-- begin Data to use --

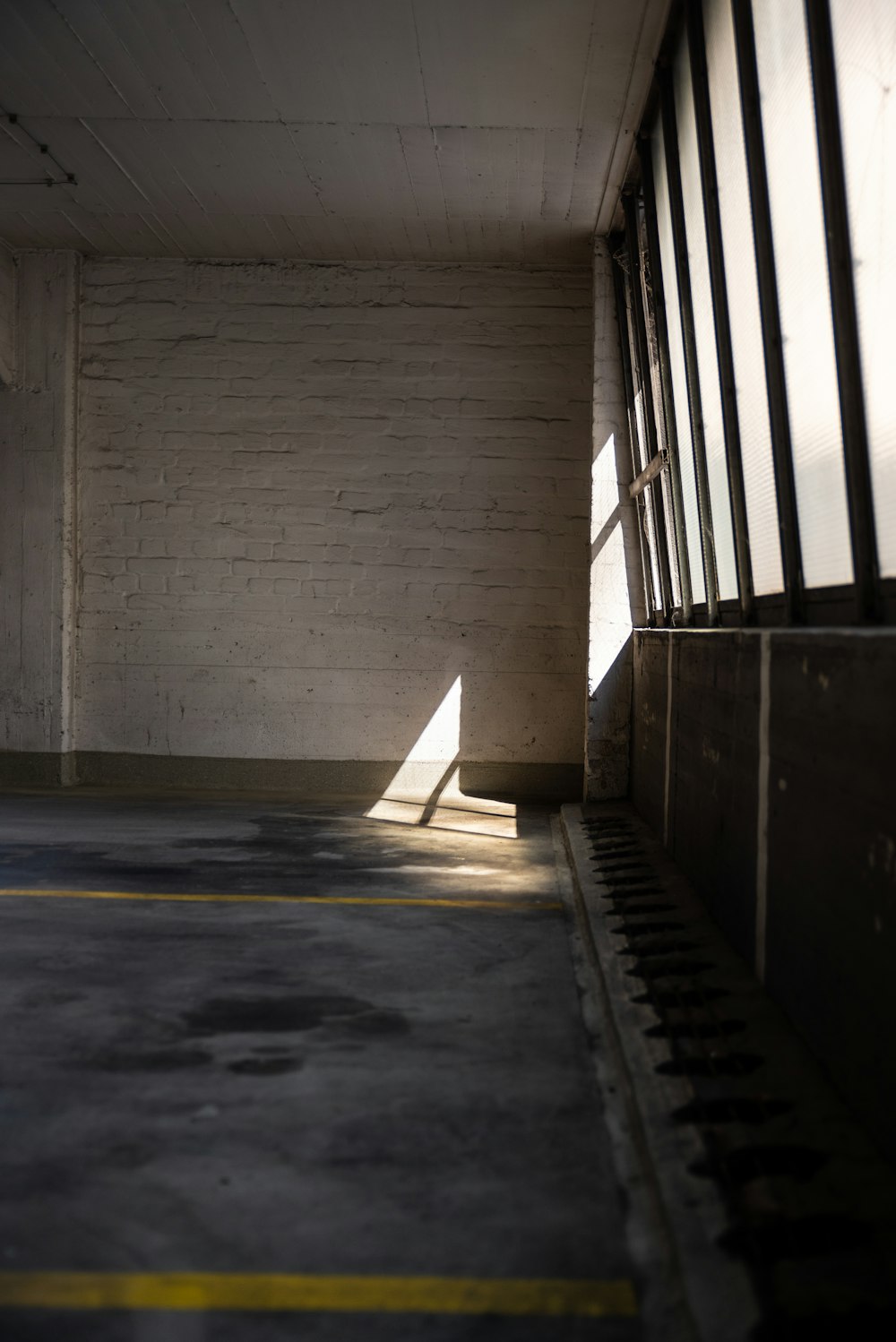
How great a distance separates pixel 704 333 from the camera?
5156mm

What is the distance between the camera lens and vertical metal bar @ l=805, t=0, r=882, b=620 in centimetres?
284

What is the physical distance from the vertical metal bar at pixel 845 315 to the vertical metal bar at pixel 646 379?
147 inches

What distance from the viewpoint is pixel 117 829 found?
6801 mm

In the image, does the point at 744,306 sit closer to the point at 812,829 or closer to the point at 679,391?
the point at 679,391

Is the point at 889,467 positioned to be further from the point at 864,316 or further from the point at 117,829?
the point at 117,829

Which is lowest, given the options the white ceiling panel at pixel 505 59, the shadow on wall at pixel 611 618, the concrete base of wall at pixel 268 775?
the concrete base of wall at pixel 268 775

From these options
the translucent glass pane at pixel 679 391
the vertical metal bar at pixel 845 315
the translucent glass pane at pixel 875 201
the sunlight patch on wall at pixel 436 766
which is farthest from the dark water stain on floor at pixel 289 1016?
the sunlight patch on wall at pixel 436 766

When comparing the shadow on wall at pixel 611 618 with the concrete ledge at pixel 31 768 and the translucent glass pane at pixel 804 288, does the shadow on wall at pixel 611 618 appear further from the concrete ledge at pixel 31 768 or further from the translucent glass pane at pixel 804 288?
the translucent glass pane at pixel 804 288

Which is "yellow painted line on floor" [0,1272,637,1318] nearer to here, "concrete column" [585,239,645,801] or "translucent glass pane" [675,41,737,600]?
"translucent glass pane" [675,41,737,600]

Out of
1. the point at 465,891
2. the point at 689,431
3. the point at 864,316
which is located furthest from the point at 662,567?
the point at 864,316

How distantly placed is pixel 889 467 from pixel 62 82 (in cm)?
531

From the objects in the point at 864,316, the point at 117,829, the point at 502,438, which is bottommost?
the point at 117,829

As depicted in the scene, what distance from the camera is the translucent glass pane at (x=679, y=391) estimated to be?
5844 millimetres

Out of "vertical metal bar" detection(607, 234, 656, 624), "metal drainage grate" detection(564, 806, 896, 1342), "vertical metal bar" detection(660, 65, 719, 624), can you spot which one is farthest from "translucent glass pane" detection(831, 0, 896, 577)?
"vertical metal bar" detection(607, 234, 656, 624)
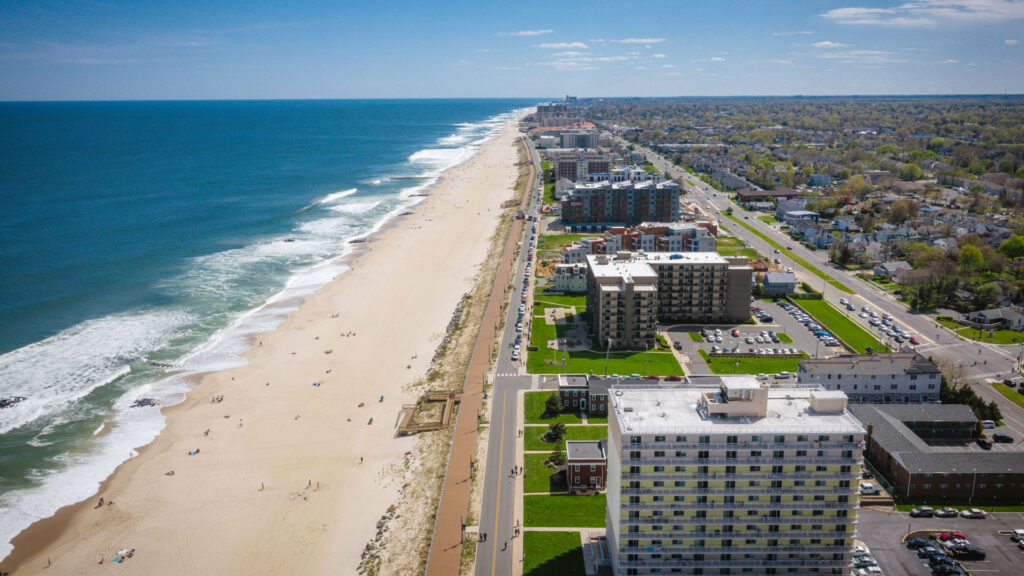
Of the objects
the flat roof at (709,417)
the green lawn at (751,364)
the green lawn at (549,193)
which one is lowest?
the green lawn at (751,364)

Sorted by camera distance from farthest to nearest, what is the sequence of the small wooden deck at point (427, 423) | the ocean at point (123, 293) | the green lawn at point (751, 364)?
the green lawn at point (751, 364)
the small wooden deck at point (427, 423)
the ocean at point (123, 293)

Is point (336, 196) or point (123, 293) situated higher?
point (336, 196)

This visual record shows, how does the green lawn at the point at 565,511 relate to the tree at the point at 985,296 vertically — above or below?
below

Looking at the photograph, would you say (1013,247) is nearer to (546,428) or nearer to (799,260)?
(799,260)

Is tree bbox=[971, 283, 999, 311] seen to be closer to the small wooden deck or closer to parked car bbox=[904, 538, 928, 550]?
parked car bbox=[904, 538, 928, 550]

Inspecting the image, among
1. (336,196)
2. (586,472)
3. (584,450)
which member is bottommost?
(586,472)

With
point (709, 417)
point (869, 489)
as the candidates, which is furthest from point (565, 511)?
point (869, 489)

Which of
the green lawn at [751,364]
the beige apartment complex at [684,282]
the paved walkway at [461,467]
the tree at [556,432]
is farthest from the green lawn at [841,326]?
the paved walkway at [461,467]

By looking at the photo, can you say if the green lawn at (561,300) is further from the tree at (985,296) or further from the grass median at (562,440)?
the tree at (985,296)

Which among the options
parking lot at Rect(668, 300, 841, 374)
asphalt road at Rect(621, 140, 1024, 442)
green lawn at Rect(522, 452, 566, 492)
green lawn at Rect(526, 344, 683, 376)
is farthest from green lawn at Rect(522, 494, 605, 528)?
asphalt road at Rect(621, 140, 1024, 442)
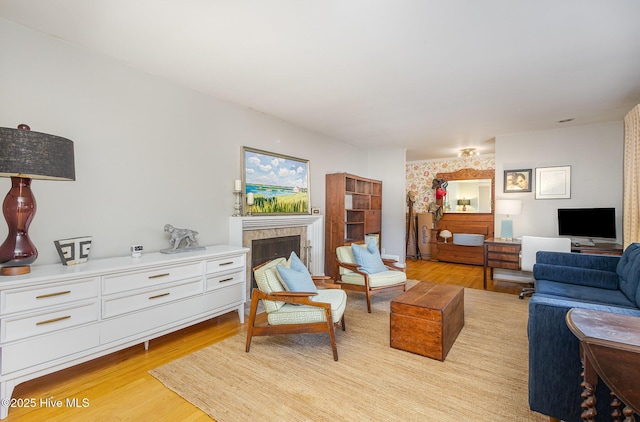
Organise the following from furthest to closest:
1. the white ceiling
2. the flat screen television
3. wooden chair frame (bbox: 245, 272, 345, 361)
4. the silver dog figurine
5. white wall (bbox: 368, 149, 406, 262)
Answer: white wall (bbox: 368, 149, 406, 262), the flat screen television, the silver dog figurine, wooden chair frame (bbox: 245, 272, 345, 361), the white ceiling

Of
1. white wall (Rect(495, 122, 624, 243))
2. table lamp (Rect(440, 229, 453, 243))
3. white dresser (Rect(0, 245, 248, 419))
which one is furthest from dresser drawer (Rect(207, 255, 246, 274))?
table lamp (Rect(440, 229, 453, 243))

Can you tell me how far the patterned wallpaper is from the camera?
7.25 meters

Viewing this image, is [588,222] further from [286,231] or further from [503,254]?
[286,231]

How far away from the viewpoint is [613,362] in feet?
4.00

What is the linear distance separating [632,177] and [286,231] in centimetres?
453

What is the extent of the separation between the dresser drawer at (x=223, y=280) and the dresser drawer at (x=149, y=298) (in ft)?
0.33

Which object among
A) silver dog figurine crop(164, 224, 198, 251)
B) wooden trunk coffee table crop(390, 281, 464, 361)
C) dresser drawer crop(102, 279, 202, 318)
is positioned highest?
silver dog figurine crop(164, 224, 198, 251)

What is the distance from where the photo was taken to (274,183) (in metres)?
4.32

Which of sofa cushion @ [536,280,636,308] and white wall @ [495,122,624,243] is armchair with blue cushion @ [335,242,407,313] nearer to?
sofa cushion @ [536,280,636,308]

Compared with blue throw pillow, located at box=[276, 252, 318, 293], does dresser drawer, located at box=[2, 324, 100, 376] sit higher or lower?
lower

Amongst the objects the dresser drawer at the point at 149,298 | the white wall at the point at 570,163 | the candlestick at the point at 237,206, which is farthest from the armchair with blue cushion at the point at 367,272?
the white wall at the point at 570,163

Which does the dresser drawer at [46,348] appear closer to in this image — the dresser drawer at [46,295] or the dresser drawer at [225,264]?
the dresser drawer at [46,295]

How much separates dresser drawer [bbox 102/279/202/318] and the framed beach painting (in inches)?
52.1

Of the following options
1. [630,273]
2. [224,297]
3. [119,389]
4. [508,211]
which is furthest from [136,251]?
[508,211]
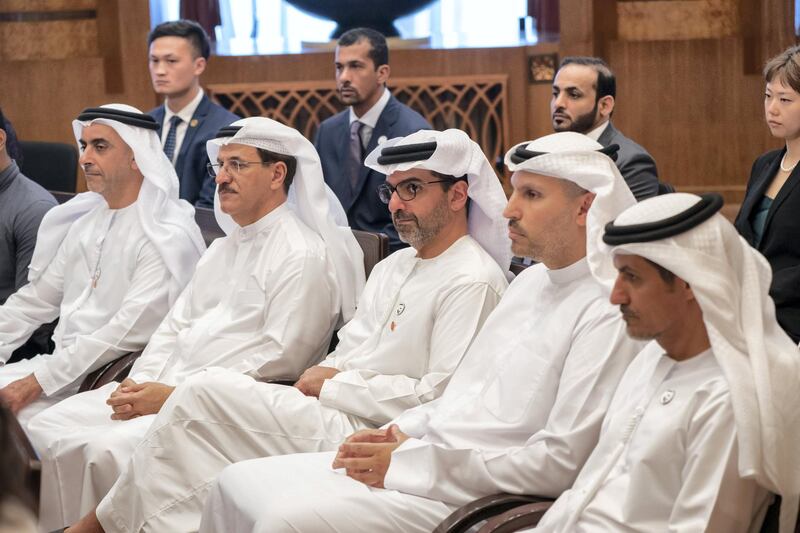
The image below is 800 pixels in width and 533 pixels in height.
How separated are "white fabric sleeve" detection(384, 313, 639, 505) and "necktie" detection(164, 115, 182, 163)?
11.5 feet

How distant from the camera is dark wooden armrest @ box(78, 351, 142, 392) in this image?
14.8ft

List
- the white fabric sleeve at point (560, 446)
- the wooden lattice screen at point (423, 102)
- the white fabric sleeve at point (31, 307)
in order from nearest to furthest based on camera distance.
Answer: the white fabric sleeve at point (560, 446)
the white fabric sleeve at point (31, 307)
the wooden lattice screen at point (423, 102)

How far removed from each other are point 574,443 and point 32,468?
1.52 meters

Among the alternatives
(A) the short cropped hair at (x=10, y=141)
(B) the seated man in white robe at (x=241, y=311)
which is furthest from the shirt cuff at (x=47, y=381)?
(A) the short cropped hair at (x=10, y=141)

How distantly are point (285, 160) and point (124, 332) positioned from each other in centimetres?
94

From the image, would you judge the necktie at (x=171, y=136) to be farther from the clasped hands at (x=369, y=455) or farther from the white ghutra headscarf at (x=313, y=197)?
the clasped hands at (x=369, y=455)

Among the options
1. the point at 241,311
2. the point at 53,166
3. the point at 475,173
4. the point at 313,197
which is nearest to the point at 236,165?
the point at 313,197

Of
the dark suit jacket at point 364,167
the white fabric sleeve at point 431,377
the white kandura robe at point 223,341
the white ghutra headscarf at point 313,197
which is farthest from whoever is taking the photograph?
the dark suit jacket at point 364,167

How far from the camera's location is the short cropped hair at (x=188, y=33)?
6445 mm

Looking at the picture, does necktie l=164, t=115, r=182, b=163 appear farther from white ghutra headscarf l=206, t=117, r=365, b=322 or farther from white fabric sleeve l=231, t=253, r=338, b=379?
white fabric sleeve l=231, t=253, r=338, b=379

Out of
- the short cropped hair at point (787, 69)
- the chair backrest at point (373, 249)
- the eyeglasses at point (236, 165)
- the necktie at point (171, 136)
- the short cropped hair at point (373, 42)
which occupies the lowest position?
the chair backrest at point (373, 249)

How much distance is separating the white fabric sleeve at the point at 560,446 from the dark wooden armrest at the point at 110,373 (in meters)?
1.88

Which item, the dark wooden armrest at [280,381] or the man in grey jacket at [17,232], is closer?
the dark wooden armrest at [280,381]

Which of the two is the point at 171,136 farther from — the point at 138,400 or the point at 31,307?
the point at 138,400
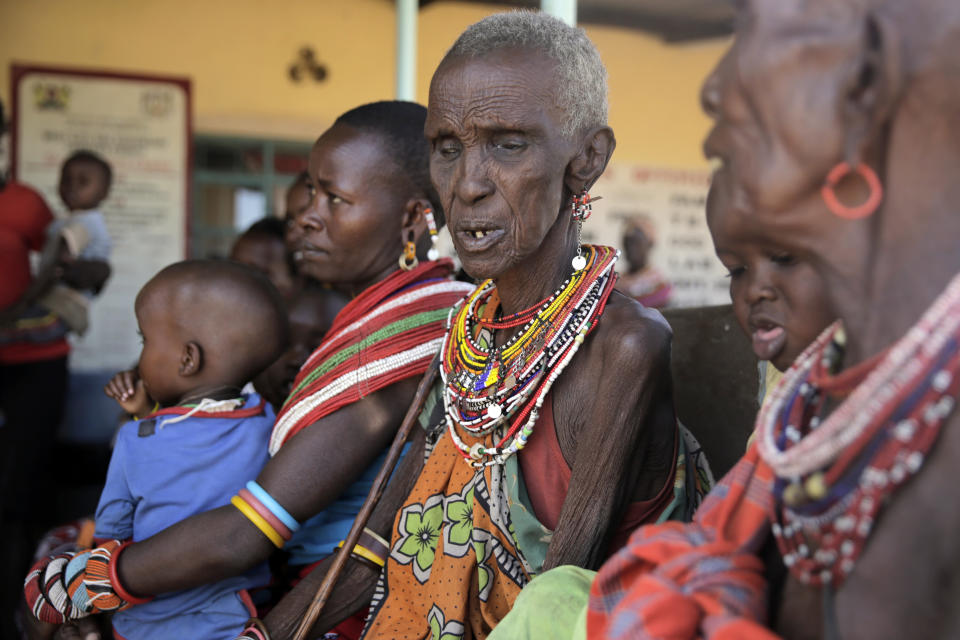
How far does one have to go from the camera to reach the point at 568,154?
1858mm

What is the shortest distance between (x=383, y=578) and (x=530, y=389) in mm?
635

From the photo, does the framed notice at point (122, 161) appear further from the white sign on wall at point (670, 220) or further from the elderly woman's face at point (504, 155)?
the elderly woman's face at point (504, 155)

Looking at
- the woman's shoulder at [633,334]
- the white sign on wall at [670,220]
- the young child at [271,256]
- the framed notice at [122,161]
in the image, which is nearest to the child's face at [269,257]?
the young child at [271,256]

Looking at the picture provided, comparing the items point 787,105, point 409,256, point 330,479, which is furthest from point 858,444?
point 409,256

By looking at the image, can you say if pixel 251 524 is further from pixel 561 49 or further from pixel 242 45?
pixel 242 45

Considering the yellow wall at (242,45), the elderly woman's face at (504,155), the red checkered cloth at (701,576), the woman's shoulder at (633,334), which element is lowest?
the red checkered cloth at (701,576)

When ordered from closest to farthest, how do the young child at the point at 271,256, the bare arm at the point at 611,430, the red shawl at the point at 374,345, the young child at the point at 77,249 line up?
the bare arm at the point at 611,430, the red shawl at the point at 374,345, the young child at the point at 271,256, the young child at the point at 77,249

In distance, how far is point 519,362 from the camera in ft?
5.98

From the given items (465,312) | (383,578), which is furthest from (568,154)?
(383,578)

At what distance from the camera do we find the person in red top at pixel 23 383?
455 cm

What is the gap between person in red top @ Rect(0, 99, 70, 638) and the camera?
4547 mm

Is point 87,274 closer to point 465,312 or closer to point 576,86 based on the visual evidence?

-- end Data to use --

Requirement
Reproduce, word for word, the rows running from the line with "Looking at the picture provided, comparing" to the line with "271,256, the young", both of those lines included.

Complete output
Looking at the picture provided, comparing the items point 787,105, point 409,256, point 330,479, which is furthest from point 858,444?
point 409,256

By looking at the image, can you say if pixel 251 524 is further from pixel 561 49 or further from pixel 242 45?
pixel 242 45

Considering the yellow wall at (242,45), the elderly woman's face at (504,155), the red checkered cloth at (701,576), the woman's shoulder at (633,334), which element is lowest?
the red checkered cloth at (701,576)

When ordered from closest to farthest, how do the young child at the point at 271,256, the bare arm at the point at 611,430, the red shawl at the point at 374,345, the young child at the point at 77,249 line up?
the bare arm at the point at 611,430, the red shawl at the point at 374,345, the young child at the point at 271,256, the young child at the point at 77,249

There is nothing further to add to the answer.